The Rev. Naaman Haynes.

 

On June 12, 1963, Medgar Evers pulled into his driveway at Decatur, Mississippi after returning from an integration meeting where he had conferred with NAACP lawyers. Emerging from his car and carrying NAACP T-shirts that stated, “Jim Crow Must Go,” Evers was struck in the back with a bullet that ricocheted into his home. He staggered 30 feet before collapsing, dying at the local hospital 50 minutes later. Evers was murdered just hours after President John F. Kennedy’s speech on national television in support of civil rights.

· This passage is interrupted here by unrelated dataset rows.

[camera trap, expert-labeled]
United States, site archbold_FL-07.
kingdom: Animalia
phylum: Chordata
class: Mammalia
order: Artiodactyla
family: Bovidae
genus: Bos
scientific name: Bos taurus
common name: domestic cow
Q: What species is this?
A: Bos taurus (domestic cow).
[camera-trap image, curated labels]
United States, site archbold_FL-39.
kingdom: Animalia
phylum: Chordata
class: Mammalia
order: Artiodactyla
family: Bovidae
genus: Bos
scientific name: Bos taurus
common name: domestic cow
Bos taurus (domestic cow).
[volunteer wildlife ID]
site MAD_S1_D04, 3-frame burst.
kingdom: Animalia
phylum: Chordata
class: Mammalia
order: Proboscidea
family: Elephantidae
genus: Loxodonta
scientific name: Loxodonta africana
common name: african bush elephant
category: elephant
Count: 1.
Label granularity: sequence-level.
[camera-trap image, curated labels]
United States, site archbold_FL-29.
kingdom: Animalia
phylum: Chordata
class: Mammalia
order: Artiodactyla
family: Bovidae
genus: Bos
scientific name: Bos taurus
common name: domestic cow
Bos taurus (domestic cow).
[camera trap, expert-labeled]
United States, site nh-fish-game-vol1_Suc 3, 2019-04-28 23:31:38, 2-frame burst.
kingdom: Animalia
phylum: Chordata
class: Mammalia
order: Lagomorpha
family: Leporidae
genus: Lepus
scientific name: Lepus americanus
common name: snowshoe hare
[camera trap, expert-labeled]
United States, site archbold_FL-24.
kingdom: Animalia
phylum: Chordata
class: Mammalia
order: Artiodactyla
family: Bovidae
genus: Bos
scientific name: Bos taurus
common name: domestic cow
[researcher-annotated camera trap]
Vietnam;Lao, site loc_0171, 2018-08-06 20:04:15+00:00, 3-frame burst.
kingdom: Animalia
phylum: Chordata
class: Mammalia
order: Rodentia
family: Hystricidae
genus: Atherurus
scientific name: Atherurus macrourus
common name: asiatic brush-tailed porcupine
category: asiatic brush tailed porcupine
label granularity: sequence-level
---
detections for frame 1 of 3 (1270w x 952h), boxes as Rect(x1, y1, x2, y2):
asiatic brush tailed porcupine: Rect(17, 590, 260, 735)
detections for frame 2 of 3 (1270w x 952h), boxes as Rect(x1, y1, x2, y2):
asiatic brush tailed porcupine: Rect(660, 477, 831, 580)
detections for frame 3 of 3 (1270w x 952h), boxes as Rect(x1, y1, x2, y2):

The news hit hard in Madera, especially in the African-American community, and no one was surprised when Rev. Naaman Haynes called for a memorial service and a march for the slain Mississippi NAACP leader. On June 5, 1963, after the service at the Mt. Zion Baptist Church on Wallace Street in Madera, Rev. Haynes organized a march down A Street to Yosemite Ave. and then down the main street to the Courthouse. Knowing that feelings were running high, Rev. Haynes took no chances. He told the marchers “Make no reply to sideliners and do not fight back if anyone attacks you. If you can’t agree to these conditions, do not march.”


And so it went. Naaman Haynes once again put on the mantle of leadership and led the community in a memorial/march at a time when not everyone agreed that it was a good idea. In doing so, he further emerged as a leader of Madera’s African-American Community during the turbulent ’60s.